Unanimous Override Of Veto

SEPTEMBER 2004
- Romney Rejected COLA Base Study - In a stunning rebuke, the Legislature has unanimously overridden
Governor Mitt Romney's veto of our Association's COLA base study.

Late
in June, Romney surprisingly vetoed section 375 of the FY05 state
budget, which sets up a comprehensive actuarial study aimed at raising
the base amount to which the COLA is applied. In continuing to
disregard public retirees, the governor called the study "unnecessary"
and struck the section from the budget.

This
move left Association leaders with no choice but to seek the support of
Legislative leaders to override the veto. With the formal session
coming to an end on July 31, just days after Boston was to be locked
down by the Democratic National Convention, Association officials had
little time to spare in obtaining the veto override.

After
non-stop lobbying by Association leaders, and many of our rank-and-file
members, the Legislature voted on an override on July 22. It was
unanimously passed by a vote of 156-0 in the House and 38-0 in the
Senate.

The new law will focus on an
issue that has frustrated our members for several years - the $12,000
COLA base.
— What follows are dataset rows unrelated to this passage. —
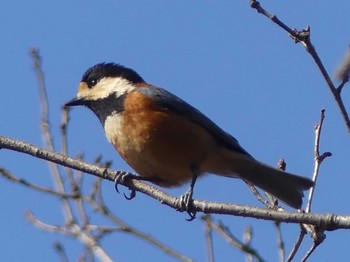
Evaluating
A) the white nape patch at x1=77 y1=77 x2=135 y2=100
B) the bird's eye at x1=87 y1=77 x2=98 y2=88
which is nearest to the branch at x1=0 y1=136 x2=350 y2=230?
the white nape patch at x1=77 y1=77 x2=135 y2=100

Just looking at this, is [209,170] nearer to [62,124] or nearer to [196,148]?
[196,148]

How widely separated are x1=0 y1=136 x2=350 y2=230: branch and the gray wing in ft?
2.97

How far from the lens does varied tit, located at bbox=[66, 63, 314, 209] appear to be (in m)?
4.83

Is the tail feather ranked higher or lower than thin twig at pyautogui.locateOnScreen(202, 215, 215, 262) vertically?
higher

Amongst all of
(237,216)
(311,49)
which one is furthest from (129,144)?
(311,49)

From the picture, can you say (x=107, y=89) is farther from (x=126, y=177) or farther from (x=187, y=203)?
(x=187, y=203)

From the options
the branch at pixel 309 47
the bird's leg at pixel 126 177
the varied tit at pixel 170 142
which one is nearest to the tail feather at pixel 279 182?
the varied tit at pixel 170 142

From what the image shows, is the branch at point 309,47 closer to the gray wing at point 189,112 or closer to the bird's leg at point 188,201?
the bird's leg at point 188,201

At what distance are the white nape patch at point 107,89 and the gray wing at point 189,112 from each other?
0.50 ft

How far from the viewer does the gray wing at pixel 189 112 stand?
5.14m

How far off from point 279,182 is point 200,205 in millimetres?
1672

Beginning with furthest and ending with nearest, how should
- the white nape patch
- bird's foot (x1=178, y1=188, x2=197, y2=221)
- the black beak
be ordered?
1. the black beak
2. the white nape patch
3. bird's foot (x1=178, y1=188, x2=197, y2=221)

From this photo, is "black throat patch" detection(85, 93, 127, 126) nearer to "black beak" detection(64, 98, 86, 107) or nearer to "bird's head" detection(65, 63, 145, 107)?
"bird's head" detection(65, 63, 145, 107)

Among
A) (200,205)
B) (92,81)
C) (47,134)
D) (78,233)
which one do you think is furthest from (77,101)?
(200,205)
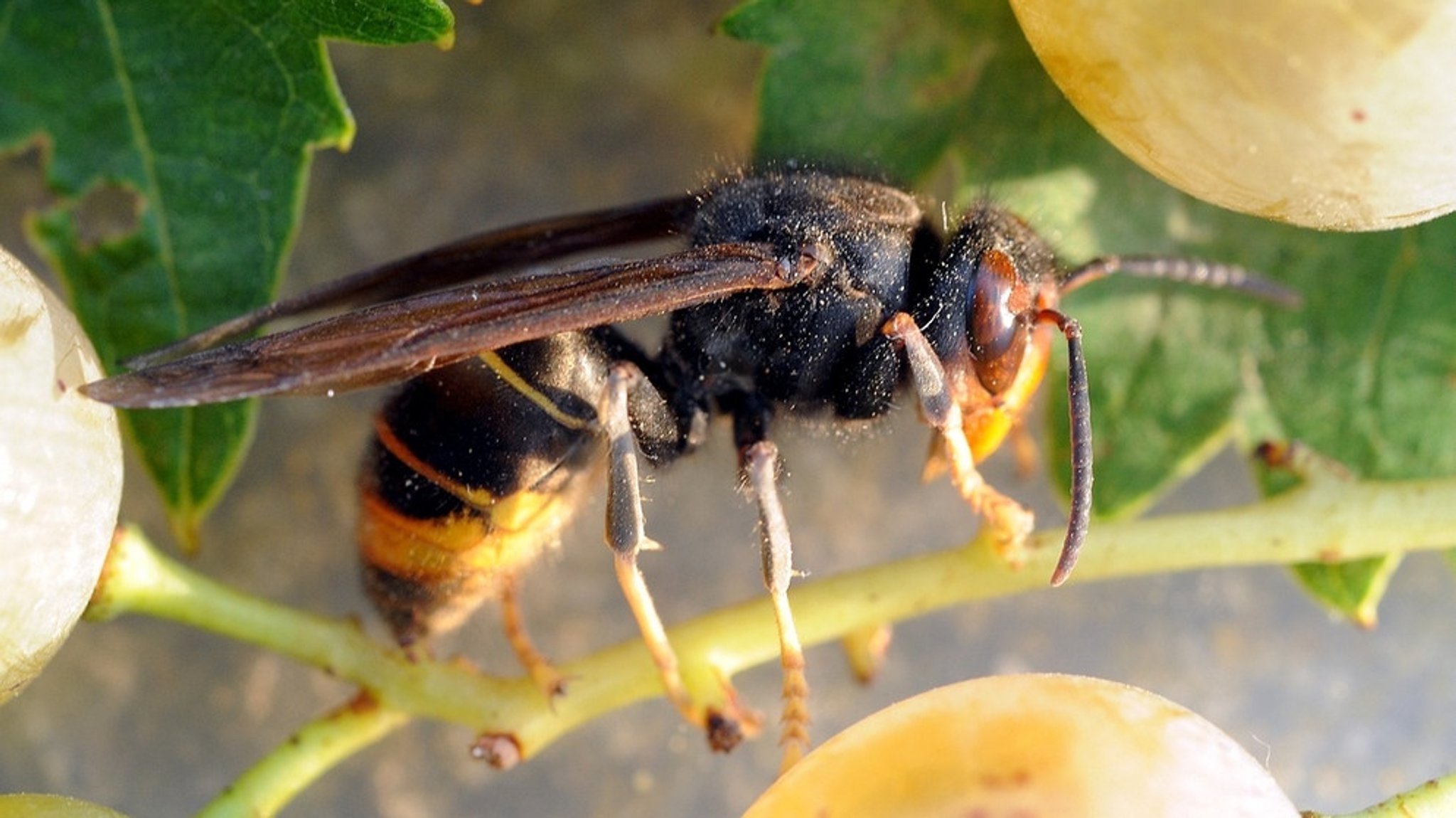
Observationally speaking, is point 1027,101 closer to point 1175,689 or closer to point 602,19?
point 602,19

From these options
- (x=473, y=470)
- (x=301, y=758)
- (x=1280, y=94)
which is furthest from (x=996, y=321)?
(x=301, y=758)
It requires the Public Employee Retirement Administration
Commission (PERAC) to analyze and study the costs and actuarial
liabilities of raising the base to which the cost-of-living percentage
is applied and file recommendations with the Legislature on or before
December 31, 2005.

PERAC's study
will include increasing the base from $12,000 to $22,000 incrementally
by the thousand and provide alternating COLA funding schedules which
would reduce the unfunded liability to zero by 2028, 2034 and 2038
respectively.

Because the
Commonwealth's pension funding law requires that any change in a
pension law, such as the COLA base, be treated as a future pension
liability, and money put aside for future payments, it became apparent
that filing bills each year for a higher base under the current funding
schedules were fruitless.

"Quite
simply, without addressing the future cost of a base increase, we were
spinning our wheels in chasing a change in the base," said Association
President Ralph White. "Although sympathetic, the Legislature has been
stymied by the mandatory funding schedule in effect for all of our 106
retirement systems. We will now have an opportunity to address this
issue in a realistic manner."

"Bob
Koczera (House co-chairman of the Joint Public Service Committee) and
his staff worked closely with Bill Rehrey, our legal counsel, in
drafting this budget provision and Bob went on to carry it in the
House," said Association Legislative Liaison Shawn Duhamel. "Steve
Tolman, the new Senate co-chairman, sponsored the provison in the
Senate. Getting the veto override was truly a team effort requiring the
support of the entire leadership team and members of both branches."

Other Pension Budget Items

In
addition to the COLA base study, there were other pension-related items
contained in the FY05 state budget. Here are two that may interest our
members:

  • Allowing
    a retiree to re-enter public service full-time if they pay back the
    amount of pension paid to them, plus interest, which, after working at
    least 5 years, would entitle them to retire with an enhanced pension
    based upon their new date of retirement. Editor's Note: A
    retiree still has the option of receiving their pension and working as
    a public employee part-time (no more than 960 hours), or waiving their
    pension totally while they're employed full-time in the public sector.
  • Raising
    from 21 to 22 the maximum age up to which certain retirees (i.e.,
    accidental disability retirees and surviving spouses) can receive a
    dependency allowance for a child who is a full-time student.